§ RECORDS PROVIDED:
_ _ _
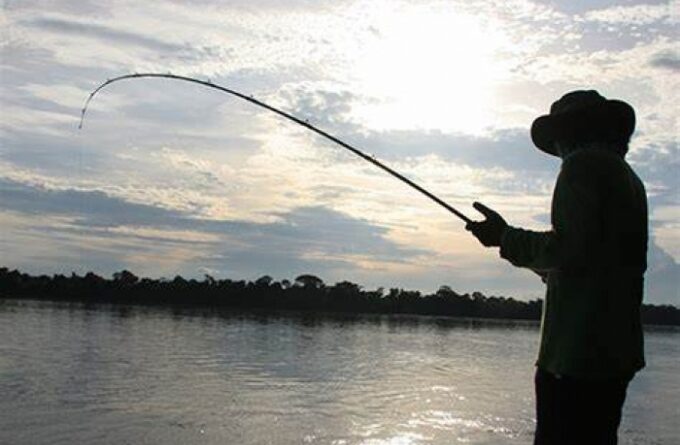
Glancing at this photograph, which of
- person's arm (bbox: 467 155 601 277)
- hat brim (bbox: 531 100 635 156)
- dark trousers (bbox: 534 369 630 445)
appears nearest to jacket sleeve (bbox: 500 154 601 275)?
_ _ _
§ TASK INSTRUCTIONS: Update the items above by putting "black trousers" in place of "dark trousers" and leaving everything else unchanged. Omit the pictures from your answer.

§ TASK RESULT:
Glancing at this photograph, which of
- person's arm (bbox: 467 155 601 277)
- hat brim (bbox: 531 100 635 156)
- black trousers (bbox: 534 369 630 445)
appears nearest to jacket sleeve (bbox: 500 154 601 275)?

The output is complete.